The first mention of this cake in a cookbook was the 1935 edition of the Boston Cooking School Cookbook by Fannie Farmer. Through the years, many cooks modified the original. The recipe handed down in my family has more eggs, more sugar and more milk, but less butter than Fannie Farmer’s recipe.
Not only is this cake fast, it’s versatile. Double it for a fine layer cake. Sprinkle it with powdered sugar. Or frost it with butter icing or chocolate frosting. Sometimes I split one cake, add a cream filling and frost with chocolate for a very fast Boston Cream Pie. In summer when the strawberries are ripe, Lightning Cake is a far better base for the fruit than those store-bought bowls made of dense yellow cake.
INGREDIENTS:
2 eggs
1 teaspoon vanilla flavoring
1 cup sugar
1 cup flour
1 teaspoon baking powder
¼ teaspoon salt
½ cup milk
1 tablespoon butter
STEP BY STEP:
1) Preheat oven to 350 degrees. Grease and flour one 8- or 9-inch cake pan.

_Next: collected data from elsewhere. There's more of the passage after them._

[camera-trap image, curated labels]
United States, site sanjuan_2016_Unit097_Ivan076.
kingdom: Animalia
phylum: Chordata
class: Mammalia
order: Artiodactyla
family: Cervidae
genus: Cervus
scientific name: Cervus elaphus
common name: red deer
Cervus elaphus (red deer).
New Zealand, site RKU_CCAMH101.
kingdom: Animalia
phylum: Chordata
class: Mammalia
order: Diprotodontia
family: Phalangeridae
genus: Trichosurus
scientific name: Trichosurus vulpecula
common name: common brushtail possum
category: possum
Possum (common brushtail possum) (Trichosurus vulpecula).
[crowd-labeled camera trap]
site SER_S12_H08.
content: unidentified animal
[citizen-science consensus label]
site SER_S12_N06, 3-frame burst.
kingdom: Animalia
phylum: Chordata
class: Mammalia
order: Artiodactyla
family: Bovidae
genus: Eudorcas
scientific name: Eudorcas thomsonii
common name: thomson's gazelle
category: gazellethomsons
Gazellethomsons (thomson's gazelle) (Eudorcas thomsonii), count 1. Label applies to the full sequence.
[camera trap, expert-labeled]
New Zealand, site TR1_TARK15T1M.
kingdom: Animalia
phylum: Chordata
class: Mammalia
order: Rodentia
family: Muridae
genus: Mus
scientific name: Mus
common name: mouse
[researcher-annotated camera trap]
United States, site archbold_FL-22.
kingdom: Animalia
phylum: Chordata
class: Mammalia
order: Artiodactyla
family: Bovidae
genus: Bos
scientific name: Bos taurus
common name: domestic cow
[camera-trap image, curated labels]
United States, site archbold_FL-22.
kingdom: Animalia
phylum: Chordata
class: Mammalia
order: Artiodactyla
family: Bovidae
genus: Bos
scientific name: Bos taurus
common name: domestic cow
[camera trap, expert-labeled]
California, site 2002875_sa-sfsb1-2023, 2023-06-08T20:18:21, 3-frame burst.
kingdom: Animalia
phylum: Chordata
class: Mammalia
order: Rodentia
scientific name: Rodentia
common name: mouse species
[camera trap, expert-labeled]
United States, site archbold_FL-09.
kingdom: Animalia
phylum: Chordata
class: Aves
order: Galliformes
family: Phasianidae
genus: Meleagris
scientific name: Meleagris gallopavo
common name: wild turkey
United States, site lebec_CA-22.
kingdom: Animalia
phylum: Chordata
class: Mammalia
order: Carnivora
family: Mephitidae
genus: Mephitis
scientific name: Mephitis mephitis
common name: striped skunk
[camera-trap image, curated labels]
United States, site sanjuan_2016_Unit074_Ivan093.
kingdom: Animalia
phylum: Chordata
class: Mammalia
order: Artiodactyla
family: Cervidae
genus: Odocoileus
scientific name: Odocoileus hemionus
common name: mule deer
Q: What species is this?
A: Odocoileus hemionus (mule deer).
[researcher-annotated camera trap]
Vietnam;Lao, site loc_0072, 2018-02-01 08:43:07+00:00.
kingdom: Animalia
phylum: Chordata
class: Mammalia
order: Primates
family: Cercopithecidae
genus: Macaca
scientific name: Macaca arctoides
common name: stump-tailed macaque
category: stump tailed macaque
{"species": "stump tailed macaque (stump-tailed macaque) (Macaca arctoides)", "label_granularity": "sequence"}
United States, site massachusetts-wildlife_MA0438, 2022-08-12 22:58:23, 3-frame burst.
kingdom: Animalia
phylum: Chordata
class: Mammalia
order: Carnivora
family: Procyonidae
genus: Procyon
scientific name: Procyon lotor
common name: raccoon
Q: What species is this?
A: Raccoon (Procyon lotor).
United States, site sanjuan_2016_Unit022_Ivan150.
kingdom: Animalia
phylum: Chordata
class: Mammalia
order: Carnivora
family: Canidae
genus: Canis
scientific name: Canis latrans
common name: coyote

2) Heat milk and butter in a saucepan until butter melts. Set aside.
3) Beat eggs and vanilla until thick.
4) Add sugar and continue to beat until well blended.
5) Mix flour, baking powder and salt together and stir into egg-sugar mixture.
6) Pour milk-butter into bowl with ingredients above. Beat 1 minute.
7) Pour into cake pan and bake at 350 degrees for 25 minutes.